Spam updates are different from core updates. While core updates broadly reassess websites in search rankings, spam updates target manipulative tactics meant to game Google’s ranking systems. The source article lists examples including cloaking, scraped content published without added value, and link spam intended to artificially increase a site’s authority.
What affected sites can do
The source article says websites that saw traffic declines or ranking losses beginning around June 24 may have been affected by the June 2026 spam update. It advises checking Google’s spam policies in Search Essentials and fixing any issues that may violate those rules.
Recovery may not be quick. The article notes that even after problems are corrected, it can still take several months for Google’s automated systems to recognize those changes and reflect them in rankings.
The source also distinguishes link spam updates from other spam-related changes. In those cases, sites that benefited from spammy inbound links cannot regain the ranking boost simply by cleaning up their link profiles, because those links have already lost their value.

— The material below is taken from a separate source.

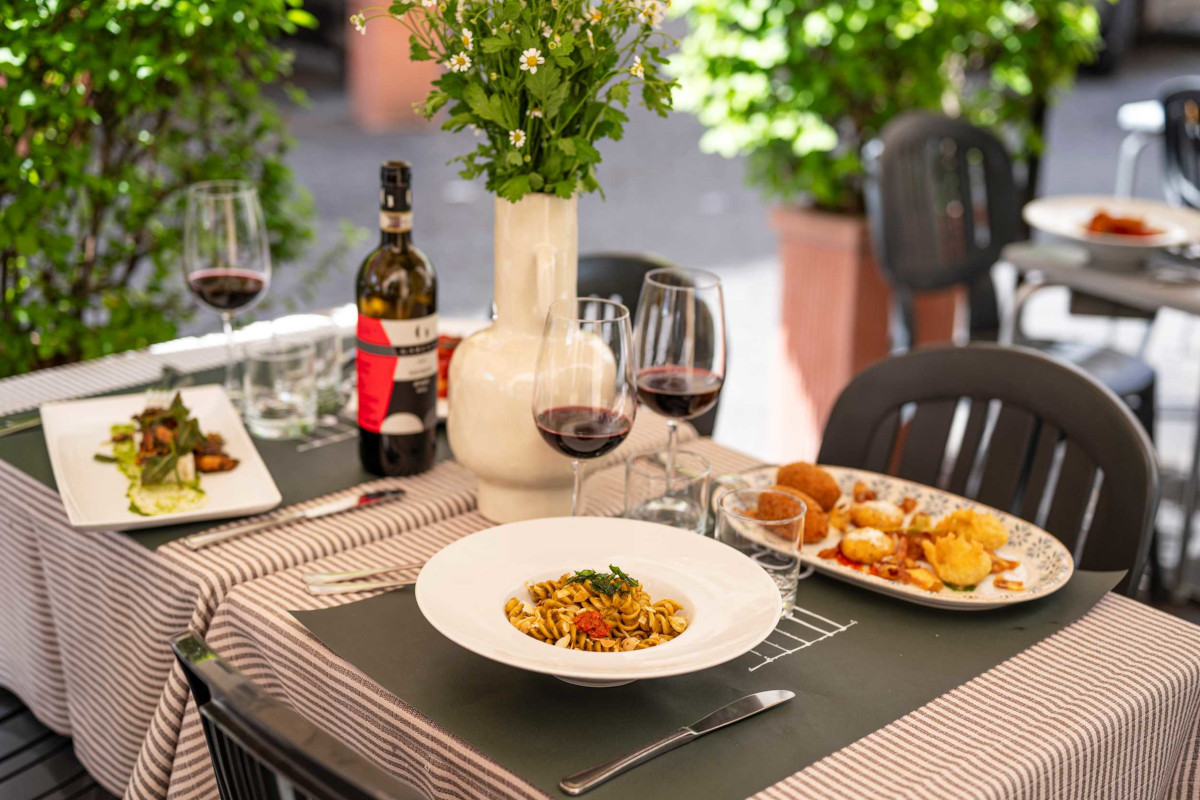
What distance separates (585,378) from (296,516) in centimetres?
39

Short rollout, broader message
The source article says the update’s short rollout window - only two days, compared with one to two weeks for some updates - may suggest a more targeted change. It also states that clean sites generally should not be affected, though legitimate sites can sometimes be caught by false positives.
For publishers whose rankings did not change, the source article says that is a sign things are likely fine. For those that did see movement, the next step is to analyze what changed and whether any spam policy violations may be involved.
With two spam updates and several core updates already released in 2026, the article’s conclusion is straightforward: if rankings stayed stable, there may be nothing to do; if they did not, site owners should work to determine what went wrong.